The sound of boots grew louder. Figures appeared by the pit—the man in the tan jacket and cowboy hat was Jensen, but I didn’t recognize anyone else. Jensen held a small leather journal that he kept slapping against his thigh. Two others unpacked metal detectors and a few other tools.
“What do they know that I don’t?” I murmured, without thinking. Harper’s reaction was to press her hand over my mouth with a haughty, “ Shhhh .”
I pushed her hand away. “What’s your problem?”
“You’re my problem, Eve,” she argued, except she said it in a whisper. Directly against my ear, the barest hint of her lips on my skin. My limbs went taut, every nerve ending hovering between frustration and desire.
“Yeah, you’re my problem, too,” I whispered back. “And I’ll remind you that you came into my store, threatened the privacy of my family member, showed up at my trail head without permission—”
“You can’t own a trail head. You can’t own nature ,” she hissed. “How arrogant do you have to be to think—”
“—fucking up plans I already had in place before you even got here —”
“—that you’re the only one that gets to look for buried treasure? When everyone else —”
A craggy-looking face appeared in the mouth of the cave, startling us both. I fell back on my palms, and my thumb slid across the top of her hand. Accidentally. She snatched it away like I’d burned her, then glared at me.
“Hiya, Eve,” Jensen rasped. “We interruptin’ somethin’ or…?”
I sent him a weak smile. “Howdy. Fancy running into you here, Jensen. Are you also out on a…on a night hike?”
He dropped his hands to his knees. “You and I both know why we’re here. And I should mention that we could hear the two of you arguing even back on the trail.”
Told you , Harper mouthed at me.
You’re infuriating , I mouthed back. Then I crawled out of the cave with the remaining dregs of my dignity, pausing only to knock the dust from my clothing.
Jensen tipped his hat in greeting. He was a ruddy-cheeked white man about Monty’s age, never without a cigarette in hand.
He dragged on one now, blowing smoke out the side of his mouth as I waved hello to the other people gathered around.
Harper managed to crawl out from the cave with the grace of a dancer, hair still perfect and a professional smile aimed at Jensen. “Harper Hendrix, I’m the reporter who’s been leaving you voicemails.”

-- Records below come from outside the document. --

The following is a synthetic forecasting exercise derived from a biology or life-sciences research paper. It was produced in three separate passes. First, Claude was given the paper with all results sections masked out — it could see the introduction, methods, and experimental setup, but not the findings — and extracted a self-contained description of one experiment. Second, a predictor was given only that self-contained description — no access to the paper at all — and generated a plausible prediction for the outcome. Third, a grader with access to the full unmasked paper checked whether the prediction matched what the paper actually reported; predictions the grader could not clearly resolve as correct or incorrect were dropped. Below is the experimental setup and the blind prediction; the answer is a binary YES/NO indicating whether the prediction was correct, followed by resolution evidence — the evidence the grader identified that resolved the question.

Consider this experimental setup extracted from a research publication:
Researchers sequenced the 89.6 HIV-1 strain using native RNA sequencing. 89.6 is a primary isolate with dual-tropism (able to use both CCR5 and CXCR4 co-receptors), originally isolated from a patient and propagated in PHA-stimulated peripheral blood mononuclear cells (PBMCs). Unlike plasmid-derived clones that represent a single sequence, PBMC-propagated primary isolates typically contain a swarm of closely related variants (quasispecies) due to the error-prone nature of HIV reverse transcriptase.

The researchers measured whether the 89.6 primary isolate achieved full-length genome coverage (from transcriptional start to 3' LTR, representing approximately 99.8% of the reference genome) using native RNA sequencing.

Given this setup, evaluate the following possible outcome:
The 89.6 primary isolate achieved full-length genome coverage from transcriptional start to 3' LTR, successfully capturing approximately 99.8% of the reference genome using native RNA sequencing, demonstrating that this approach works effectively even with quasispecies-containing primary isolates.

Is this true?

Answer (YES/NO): YES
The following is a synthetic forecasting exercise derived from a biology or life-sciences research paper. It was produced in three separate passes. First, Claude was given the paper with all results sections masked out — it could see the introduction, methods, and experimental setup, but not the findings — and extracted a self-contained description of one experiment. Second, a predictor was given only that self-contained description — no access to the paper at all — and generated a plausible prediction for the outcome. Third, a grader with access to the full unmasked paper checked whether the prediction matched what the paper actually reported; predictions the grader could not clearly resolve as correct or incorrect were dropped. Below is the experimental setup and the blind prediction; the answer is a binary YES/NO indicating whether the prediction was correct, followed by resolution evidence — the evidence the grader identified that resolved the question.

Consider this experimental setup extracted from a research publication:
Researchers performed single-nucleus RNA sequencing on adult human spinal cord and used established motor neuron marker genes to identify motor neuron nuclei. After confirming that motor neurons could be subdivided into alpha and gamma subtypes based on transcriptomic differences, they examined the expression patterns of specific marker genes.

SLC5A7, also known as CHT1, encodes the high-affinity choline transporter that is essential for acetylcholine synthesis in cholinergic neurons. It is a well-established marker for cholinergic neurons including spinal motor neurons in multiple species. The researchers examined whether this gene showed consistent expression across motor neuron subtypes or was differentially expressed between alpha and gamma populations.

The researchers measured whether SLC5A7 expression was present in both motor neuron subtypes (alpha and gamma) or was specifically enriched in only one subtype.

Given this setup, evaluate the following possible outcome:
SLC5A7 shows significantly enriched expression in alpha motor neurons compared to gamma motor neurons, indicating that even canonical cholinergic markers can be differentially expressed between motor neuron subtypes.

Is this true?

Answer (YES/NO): NO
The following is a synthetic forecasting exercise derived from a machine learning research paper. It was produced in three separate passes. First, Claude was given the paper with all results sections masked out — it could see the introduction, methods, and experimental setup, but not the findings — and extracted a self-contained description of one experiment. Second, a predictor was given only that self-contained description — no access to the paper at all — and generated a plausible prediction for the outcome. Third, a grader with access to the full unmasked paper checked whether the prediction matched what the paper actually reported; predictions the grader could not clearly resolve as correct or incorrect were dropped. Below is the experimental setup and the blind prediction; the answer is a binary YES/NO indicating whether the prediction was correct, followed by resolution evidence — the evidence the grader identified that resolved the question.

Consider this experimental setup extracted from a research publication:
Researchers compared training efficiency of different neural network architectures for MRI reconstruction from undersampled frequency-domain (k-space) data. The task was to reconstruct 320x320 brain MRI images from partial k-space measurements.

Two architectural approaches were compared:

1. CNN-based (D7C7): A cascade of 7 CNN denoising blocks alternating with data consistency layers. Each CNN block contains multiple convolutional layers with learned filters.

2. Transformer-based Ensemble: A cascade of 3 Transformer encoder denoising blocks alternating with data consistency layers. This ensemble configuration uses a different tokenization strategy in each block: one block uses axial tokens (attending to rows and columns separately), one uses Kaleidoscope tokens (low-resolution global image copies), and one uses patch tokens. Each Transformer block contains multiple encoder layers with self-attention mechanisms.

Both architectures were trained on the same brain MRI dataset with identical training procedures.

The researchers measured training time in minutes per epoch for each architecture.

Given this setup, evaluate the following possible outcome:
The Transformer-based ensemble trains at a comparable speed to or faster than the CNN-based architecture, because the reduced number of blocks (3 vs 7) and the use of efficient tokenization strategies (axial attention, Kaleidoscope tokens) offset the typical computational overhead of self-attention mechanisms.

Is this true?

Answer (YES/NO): YES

Jensen’s gruff expression didn’t change. “And I’m the guy who’s been deletin’ ’em.”
I tipped my head down at the metal detectors on the ground. “You’re being pretty public about all of this.”

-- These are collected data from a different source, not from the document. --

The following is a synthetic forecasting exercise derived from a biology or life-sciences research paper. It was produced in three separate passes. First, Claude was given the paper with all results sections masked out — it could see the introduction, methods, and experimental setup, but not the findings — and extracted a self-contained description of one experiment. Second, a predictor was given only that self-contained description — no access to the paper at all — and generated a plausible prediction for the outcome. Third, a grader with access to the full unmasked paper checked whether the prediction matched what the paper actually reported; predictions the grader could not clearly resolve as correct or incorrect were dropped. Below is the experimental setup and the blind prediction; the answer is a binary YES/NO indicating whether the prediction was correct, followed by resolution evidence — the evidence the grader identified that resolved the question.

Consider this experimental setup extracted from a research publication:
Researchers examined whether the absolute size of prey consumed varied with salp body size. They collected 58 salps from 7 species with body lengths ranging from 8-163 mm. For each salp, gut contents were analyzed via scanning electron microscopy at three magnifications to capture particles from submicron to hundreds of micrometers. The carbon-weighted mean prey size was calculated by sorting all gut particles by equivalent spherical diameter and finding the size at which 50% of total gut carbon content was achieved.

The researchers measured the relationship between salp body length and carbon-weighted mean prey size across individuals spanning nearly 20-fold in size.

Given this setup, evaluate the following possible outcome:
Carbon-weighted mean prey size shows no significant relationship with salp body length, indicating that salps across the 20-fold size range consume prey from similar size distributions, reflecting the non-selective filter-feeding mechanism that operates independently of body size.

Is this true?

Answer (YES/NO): YES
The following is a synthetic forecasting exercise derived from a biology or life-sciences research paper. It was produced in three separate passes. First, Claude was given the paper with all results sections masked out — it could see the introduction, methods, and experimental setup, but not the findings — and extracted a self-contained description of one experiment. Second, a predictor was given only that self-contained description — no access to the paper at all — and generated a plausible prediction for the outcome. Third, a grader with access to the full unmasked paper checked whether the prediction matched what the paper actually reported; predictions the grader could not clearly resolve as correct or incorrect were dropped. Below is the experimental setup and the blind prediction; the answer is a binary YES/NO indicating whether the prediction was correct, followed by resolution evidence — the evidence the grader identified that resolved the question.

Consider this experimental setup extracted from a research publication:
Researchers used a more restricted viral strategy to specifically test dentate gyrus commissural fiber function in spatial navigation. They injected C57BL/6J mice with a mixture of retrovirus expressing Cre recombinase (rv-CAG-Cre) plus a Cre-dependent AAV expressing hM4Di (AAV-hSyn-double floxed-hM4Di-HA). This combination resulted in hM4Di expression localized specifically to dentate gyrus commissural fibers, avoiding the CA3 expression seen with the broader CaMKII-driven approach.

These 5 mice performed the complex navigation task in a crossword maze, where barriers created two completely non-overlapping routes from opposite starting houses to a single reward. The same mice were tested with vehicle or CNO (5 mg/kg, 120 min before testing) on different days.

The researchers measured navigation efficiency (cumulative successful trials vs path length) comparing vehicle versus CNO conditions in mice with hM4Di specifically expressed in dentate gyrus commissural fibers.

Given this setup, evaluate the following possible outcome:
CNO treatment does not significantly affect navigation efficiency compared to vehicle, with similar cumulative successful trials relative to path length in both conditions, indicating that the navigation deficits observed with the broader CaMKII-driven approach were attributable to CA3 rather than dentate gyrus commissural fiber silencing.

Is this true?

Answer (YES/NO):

“Maybe we have information that you don’t. And who says this is the only spot where we’ve been digging? You’ve been out of the loop, Eve. Monty, too. Not my fault you’re behind.”
I crossed my arms over my chest and hoped I didn’t look as shocked as I felt. “Monty declared this location a bust. Pretty famously.”

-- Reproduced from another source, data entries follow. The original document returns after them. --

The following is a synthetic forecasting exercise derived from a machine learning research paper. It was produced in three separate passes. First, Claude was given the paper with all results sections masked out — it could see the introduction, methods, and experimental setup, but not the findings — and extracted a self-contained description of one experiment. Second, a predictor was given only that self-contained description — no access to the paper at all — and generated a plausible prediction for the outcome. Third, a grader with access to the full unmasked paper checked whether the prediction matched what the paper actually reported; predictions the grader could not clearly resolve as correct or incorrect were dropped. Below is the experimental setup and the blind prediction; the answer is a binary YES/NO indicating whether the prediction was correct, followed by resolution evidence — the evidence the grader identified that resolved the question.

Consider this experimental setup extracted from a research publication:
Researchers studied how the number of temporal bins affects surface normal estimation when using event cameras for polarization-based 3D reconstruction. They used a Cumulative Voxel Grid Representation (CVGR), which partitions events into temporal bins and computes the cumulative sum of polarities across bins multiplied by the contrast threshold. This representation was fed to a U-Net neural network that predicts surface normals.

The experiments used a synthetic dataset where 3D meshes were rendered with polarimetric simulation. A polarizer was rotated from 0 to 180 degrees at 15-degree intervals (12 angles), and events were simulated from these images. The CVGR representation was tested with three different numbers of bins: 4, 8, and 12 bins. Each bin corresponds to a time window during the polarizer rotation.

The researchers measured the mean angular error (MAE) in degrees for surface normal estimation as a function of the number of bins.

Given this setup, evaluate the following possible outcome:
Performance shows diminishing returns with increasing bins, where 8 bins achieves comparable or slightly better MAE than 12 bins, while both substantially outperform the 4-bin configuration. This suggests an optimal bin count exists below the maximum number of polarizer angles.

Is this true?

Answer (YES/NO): NO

Jensen exhaled another long stream of smoke. “A bust is a bust ’til it ain’t. You know that.”
I did know that. Another shiver of worry rose up my spine.
“Besides, Monty would do the same thing if the timing was right. And she has. Maybe it’s someone else’s turn to strike gold for once. I got a wife and family to support, too.”
The bitterness woven through his tone wasn’t that surprising. He’d held a grudge against my aunt ever since she and her crew uncovered La Venganza before he had.
I raised an eyebrow. “And maybe it’s not all about you, Jensen. This shit isn’t personal.”
His expression hardened even further. “Never said it was.”
I bit back what I really wanted to say. That the Blackburn Diamonds were personal to Monty, to both of us. But that wasn’t my story to tell, especially in front of a reporter.
“Do you happen to know where Monty is?” Harper asked him eagerly.
He dropped his cigarette into the dirt and stubbed it out with his foot. “Haven’t spoken to her in years. Even if I had, she’d never tell me where she was. That’s a lady that doesn’t want to be found.”
Harper’s shoulders fell, her smile fracturing at the edges. Jensen walked away from us without a goodbye, muttering quietly with his crew standing around the pit.
Whatever he was relaying had them eyeing the two of us with obvious suspicion and more than a little hostility.
Taking the hint, I climbed back up the trail and set off toward my car, and Harper was unusually silent as she followed me.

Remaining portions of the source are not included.